Jules Duvivier's silent Poil de Carotte (Carrot-Top) (1925) is an important restoration in several ways, including the breadth it adds to an overview of this important filmmaker, often shortsightedly dismissed as detached and even tepid. Here, he's connected, strongly. Duvivier (1896-1967) was one of the Old Wave luminaries the French New Wave targeted in their effort to become kings of the postwar French cinematic hill. Which meant, if nothing else, that he was a figure of enough consequence to target, with detractors accusing his films of lacking personality and conviction. Although best known for such classics as Pepe le Moko (1937) and Carnet de bal (1937), he had already made 21 silent films, starting in 1919, after working with the likes of pioneers Louis Feuillade, Marcel L'Herbier and Andre Antoine, absorbing the light-handedness of the first, the fancifulness of the second and the latent power of poetic realism advanced by the third.

What's apparent in Poil de Carotte is that Duvivier, apart from his purely commercial employment, had firmly in place the major theme of his career – an essentially pessimistic take on an isolated figure. Because he proceeded from an existential observation of human nature, as opposed to a social or ideological agenda, he has been dismissed as uncommitted. But nobody who studies the face of the unloved provincial redheaded boy Francois Lepic, nicknamed Carrot-Top, can fail to see the way young Andre Heuze finds his soul being more crushed each day until he views suicide as preferable to going on. At school, young Francois dips his pen in his inkwell and laboriously writes: "A family is a group of people living under the same roof who cannot stand one another." And gets his knuckles rapped for it.

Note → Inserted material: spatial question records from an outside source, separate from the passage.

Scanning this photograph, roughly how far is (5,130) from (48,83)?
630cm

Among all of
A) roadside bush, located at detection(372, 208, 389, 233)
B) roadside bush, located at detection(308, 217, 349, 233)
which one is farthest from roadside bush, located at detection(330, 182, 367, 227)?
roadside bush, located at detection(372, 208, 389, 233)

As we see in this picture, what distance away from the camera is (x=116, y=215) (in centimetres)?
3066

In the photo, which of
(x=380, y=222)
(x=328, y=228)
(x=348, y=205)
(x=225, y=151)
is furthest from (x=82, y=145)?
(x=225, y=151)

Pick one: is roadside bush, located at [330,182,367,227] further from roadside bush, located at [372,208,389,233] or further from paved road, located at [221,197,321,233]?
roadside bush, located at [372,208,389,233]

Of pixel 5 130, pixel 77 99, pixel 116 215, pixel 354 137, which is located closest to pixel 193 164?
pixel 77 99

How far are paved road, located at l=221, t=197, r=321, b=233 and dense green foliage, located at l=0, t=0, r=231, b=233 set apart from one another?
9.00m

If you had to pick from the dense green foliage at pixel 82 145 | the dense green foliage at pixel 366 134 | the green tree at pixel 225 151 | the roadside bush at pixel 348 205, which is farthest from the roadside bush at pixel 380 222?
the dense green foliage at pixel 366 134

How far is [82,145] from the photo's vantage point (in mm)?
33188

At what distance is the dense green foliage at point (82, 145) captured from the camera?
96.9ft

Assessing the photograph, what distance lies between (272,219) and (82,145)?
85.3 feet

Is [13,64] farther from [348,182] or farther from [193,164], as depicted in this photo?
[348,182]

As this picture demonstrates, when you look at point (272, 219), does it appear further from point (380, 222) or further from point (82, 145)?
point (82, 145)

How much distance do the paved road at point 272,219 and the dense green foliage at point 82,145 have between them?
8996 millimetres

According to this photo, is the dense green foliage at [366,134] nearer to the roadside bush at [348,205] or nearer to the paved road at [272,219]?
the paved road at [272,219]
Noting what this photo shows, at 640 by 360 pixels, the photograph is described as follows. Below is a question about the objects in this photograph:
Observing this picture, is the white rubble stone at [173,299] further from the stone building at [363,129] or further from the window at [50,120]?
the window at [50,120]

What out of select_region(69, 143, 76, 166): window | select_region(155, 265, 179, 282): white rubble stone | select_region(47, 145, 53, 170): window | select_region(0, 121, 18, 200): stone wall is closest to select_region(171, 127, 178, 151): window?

His classroom punishment is light compared to his daily life at home. Today, the Lepic family would be called dysfunctional. Its alignments are out of whack. The household is ruled by Mme. Lepic's domestic tyrant. Stern, and with what could have been an almost comical mustache, she's particularly cruel because her tormenting of her younger son is deliberate, unending and planned. She favors her elder son, who's spoiled, and in a melodramatic sub-plot introduced by Duvivier's screenplay is contemplating stealing the family nest egg to run off to Paris with the local vamp, a cabaret singer whose eyes are agleam with avarice. The sister between the brothers, age-wise, is at least neutral. But Mme. Lepic (Charlotte Barbier-Krauss) is a monster of Dickensian proportions and boldness of contour, either manipulating or simply steamrolling everyone in sight, especially young Francois.

Using as an excuse the fact that he was born late in her life as an excuse, she mistreats him inexcusably, a fact of which the entire town is aware, except for M. Lepic (Henry Krauss). Although he clamps his hat on his head, his pipe in his mouth, and his jacket on his back to walk away when the noise level grows too high (usually when Mme. Lepic settles in for a malicious gossipfest with the town biddies sharing her delight in character assassination), he's essentially passive, absent. He hides behind his paper in a state of perpetual denial, abdicating his paternal prerogatives and duties. He doesn't hate Francois at all. He may even love him. He at least realizes (we see in a montage) that Francois gets stuck with doing most of the chores. But he provides no emotional backup for the poor boy at all, who might otherwise be Dickens' Oliver Twist, or Nicholas Nickleby, trying to survive Dotheboys Hall.

Francois's only allies are a little village girl and innocent playmate several years younger and the household's maid-of-all-work (Lydia Zerena), who at least bestows sympathy and friendship upon Carrot-Top, even if she doesn't have the power to change anything and risks losing her job every time she objects to the latest piece of harshness. Perhaps the most vicious piece of torment devised by the hateful mother involves her manipulating the boy into saying he loves her more than his father. Unbeknownst to Francois – but not to her – the old man is in earshot when he's tricked into saying it, which, it's implied, may have cost him some support from his father – who does occasionally break his pattern of non-involvement, one time being when he insists the idle older brother do some of the farm chores Carrot-Top is assigned all of, and routinely. But then he backs off.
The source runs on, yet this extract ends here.